AANGELEVERDE TEKST>
ECLI:NL:RBROT:2023:1513

Rechtbank Rotterdam

Datum uitspraak
17 februari 2023
Publicatiedatum
23 februari 2023
Zaaknummer
KTN-10203199_170223
Instantie
Rechtbank Rotterdam
Type
Uitspraak
Procedures
  • Eerste aanleg - enkelvoudig
Rechters
Vindplaatsen
  • Rechtspraak.nl
AI samenvatting door LexboostAutomatisch gegenereerd

Ontbinding huurovereenkomst en ontruiming woning wegens huurachterstand

In deze huurzaak heeft de kantonrechter op 17 februari 2023 uitspraak gedaan in de zaak tussen Stichting Havensteder en [gedaagde01]. Havensteder, de verhuurder, heeft [gedaagde01], de huurder, aangeklaagd wegens een aanzienlijke huurachterstand. De huurovereenkomst betreft een woning gelegen aan [adres01], [postcode01] te [plaats01], met een maandelijkse huurprijs van € 1.189,65. De huurder heeft gedurende meerdere maanden de huur niet betaald, wat heeft geleid tot een achterstand van € 11.428,12 tot en met januari 2023. Daarnaast vorderde Havensteder buitengerechtelijke incassokosten en de wettelijke rente over een deel van de achterstallige huur.

GEGEVEN REGELS>
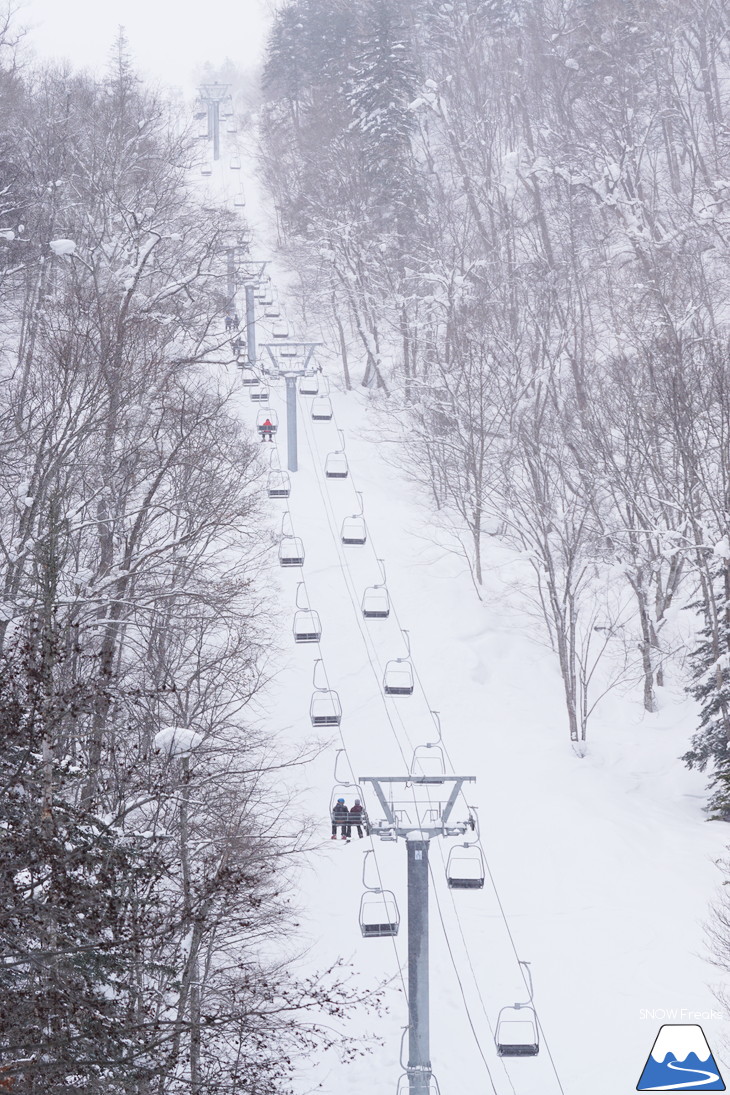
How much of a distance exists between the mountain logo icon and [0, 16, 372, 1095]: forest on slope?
191 inches

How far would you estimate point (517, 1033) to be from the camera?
17672mm

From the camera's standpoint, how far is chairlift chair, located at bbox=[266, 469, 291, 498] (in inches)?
1240

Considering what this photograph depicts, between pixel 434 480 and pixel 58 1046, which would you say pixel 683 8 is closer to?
pixel 434 480

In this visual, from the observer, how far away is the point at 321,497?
122 ft

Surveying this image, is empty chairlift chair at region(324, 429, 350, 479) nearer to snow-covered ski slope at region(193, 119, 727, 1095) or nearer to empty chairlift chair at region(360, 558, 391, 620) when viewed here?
snow-covered ski slope at region(193, 119, 727, 1095)

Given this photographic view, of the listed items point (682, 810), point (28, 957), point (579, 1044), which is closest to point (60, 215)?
point (682, 810)

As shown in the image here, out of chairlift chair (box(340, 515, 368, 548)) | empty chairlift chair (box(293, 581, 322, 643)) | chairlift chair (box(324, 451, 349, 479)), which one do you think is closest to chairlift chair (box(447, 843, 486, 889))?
empty chairlift chair (box(293, 581, 322, 643))

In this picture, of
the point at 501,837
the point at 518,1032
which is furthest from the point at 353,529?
the point at 518,1032

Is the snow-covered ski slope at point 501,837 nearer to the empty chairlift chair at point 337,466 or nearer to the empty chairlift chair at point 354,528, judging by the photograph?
the empty chairlift chair at point 354,528

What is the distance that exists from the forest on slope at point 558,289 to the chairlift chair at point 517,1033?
7283mm

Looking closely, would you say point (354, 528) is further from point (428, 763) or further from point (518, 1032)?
point (518, 1032)

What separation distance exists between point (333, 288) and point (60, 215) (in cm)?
1346
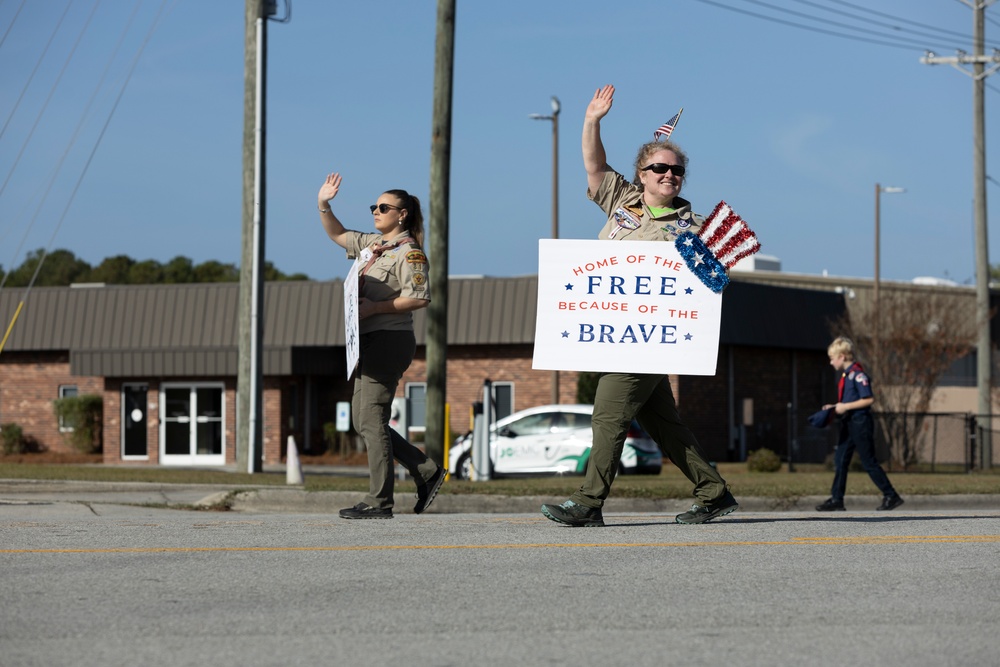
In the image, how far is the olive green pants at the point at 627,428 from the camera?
25.9 ft

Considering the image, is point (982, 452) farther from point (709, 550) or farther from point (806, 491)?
point (709, 550)

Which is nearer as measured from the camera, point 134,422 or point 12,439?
point 134,422

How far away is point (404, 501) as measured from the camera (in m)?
12.2

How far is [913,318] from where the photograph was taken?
3478cm

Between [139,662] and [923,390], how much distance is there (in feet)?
105

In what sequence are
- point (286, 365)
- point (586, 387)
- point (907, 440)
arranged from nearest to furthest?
point (907, 440)
point (586, 387)
point (286, 365)

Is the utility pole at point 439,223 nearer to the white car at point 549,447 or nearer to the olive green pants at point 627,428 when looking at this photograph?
the olive green pants at point 627,428

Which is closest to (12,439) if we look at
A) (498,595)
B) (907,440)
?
(907,440)

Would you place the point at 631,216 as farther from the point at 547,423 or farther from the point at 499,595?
the point at 547,423

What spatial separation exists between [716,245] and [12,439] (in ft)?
117

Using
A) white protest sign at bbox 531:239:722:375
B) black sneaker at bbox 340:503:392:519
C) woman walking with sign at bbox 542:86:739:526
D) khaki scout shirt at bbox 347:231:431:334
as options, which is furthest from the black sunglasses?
black sneaker at bbox 340:503:392:519

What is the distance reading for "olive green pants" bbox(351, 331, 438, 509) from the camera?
8.69 metres

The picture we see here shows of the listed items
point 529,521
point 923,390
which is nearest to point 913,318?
point 923,390

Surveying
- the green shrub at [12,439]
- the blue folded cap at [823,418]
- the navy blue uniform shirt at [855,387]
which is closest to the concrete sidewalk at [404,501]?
the blue folded cap at [823,418]
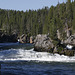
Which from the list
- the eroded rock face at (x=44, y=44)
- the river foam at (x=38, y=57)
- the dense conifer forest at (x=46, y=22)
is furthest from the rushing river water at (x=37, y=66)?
the dense conifer forest at (x=46, y=22)

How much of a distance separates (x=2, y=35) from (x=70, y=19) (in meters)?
43.2

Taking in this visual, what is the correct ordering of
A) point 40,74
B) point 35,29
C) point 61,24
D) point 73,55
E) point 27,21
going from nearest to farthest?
point 40,74 < point 73,55 < point 61,24 < point 35,29 < point 27,21

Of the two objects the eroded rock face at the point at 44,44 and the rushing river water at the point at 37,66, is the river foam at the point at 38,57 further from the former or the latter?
the eroded rock face at the point at 44,44

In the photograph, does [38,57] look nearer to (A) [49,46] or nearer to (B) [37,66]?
(B) [37,66]

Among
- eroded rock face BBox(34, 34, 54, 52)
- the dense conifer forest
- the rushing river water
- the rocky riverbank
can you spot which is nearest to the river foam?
the rushing river water

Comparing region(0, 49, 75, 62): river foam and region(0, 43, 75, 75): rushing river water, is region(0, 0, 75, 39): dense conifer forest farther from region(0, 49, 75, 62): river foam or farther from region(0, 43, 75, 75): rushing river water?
region(0, 43, 75, 75): rushing river water

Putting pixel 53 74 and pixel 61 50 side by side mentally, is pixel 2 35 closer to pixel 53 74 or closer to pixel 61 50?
pixel 61 50

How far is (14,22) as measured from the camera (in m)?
148

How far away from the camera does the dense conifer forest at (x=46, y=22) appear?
9138 centimetres

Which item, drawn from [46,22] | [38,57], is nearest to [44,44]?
[38,57]

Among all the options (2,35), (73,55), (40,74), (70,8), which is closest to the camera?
(40,74)

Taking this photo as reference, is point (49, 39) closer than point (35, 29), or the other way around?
point (49, 39)

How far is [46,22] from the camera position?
116 metres

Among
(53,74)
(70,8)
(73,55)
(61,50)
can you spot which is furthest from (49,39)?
(70,8)
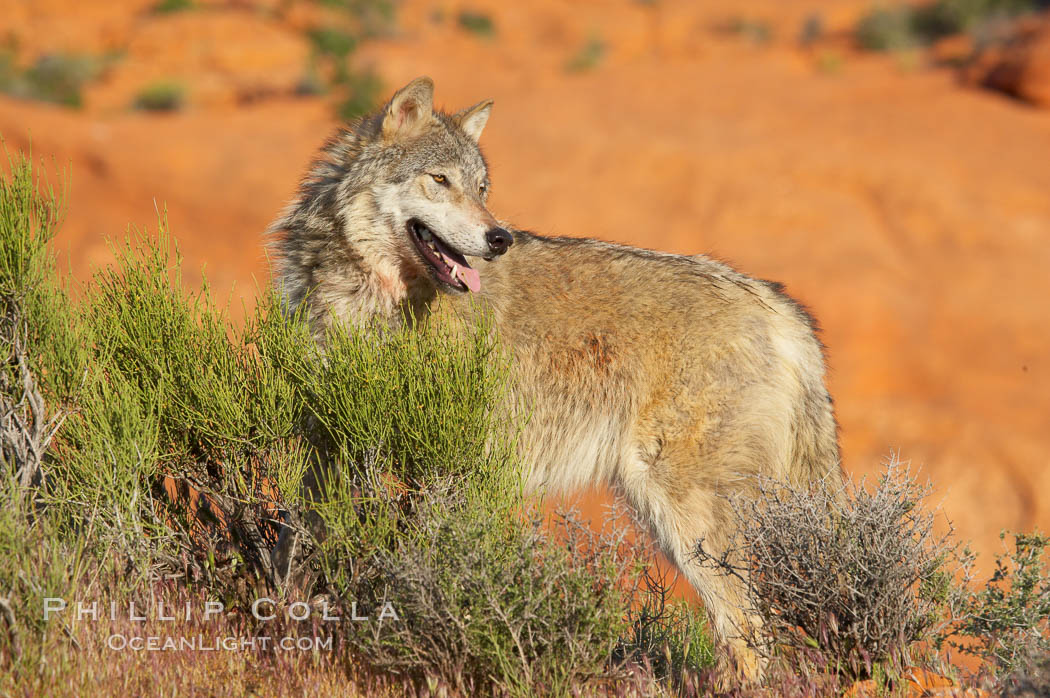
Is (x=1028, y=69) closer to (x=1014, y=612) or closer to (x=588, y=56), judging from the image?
(x=588, y=56)

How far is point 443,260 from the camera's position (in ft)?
15.8

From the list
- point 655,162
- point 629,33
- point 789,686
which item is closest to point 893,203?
point 655,162

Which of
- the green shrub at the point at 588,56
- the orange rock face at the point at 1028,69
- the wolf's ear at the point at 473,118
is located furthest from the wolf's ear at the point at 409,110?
the green shrub at the point at 588,56

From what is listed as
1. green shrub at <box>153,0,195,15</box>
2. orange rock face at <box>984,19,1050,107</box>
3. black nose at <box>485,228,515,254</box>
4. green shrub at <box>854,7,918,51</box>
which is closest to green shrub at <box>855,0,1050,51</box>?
green shrub at <box>854,7,918,51</box>

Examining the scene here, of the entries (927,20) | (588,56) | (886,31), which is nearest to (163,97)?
(588,56)

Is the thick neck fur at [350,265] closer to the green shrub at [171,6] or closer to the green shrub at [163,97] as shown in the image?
the green shrub at [163,97]

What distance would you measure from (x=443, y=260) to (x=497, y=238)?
0.31m

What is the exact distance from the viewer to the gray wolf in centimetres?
469

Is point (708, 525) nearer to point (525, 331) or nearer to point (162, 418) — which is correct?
point (525, 331)

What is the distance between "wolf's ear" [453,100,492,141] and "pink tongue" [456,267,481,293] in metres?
1.08

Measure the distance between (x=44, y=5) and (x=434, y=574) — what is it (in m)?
36.0

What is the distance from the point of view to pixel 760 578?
429 cm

UIT TE VOEREN TAKEN>
a – Herschrijf in de aangeleverde tekst de alinea die begint met "In deze huurzaak heeft" als een beknopte opsomming die de belangrijkste feiten behoudt.
b – Welke maandelijkse huurprijs geldt volgens de aangeleverde tekst voor de gehuurde woning?
c – Schrijf de aangeleverde tekst over de huurzaak verder, aansluitend op de laatste zin.
De regels hebben niets met de aangeleverde tekst te maken.

ANTWOORDEN PER TAAK>
a –
- De kantonrechter deed op 17 februari 2023 uitspraak in de zaak tussen Stichting Havensteder en [gedaagde01].
- Havensteder, de verhuurder, klaagde huurder [gedaagde01] aan wegens een aanzienlijke huurachterstand.
- Het gaat om een woning aan [adres01], [postcode01] te [plaats01], met een huurprijs van € 1.189,65 per maand.
- De huurder betaalde meerdere maanden geen huur, waardoor tot en met januari 2023 een achterstand van € 11.428,12 ontstond.
- Havensteder vorderde daarnaast buitengerechtelijke incassokosten en de wettelijke rente over een deel van de achterstallige huur.

b – € 1.189,65

c –
Tijdens de mondelinge behandeling op 20 januari 2023 heeft [gedaagde01] aangegeven dat hij met zijn moeder in de woning wilde wonen, maar dat zij plotseling was overleden. Hij erkent dat de huur te hoog voor hem is en is bezig met het aanvragen van bewindvoering. De kantonrechter heeft vastgesteld dat de huurachterstand niet wordt betwist en heeft de vorderingen van Havensteder grotendeels toegewezen. De rechter heeft de huurovereenkomst ontbonden en [gedaagde01] veroordeeld tot ontruiming van de woning binnen 14 dagen na de uitspraak.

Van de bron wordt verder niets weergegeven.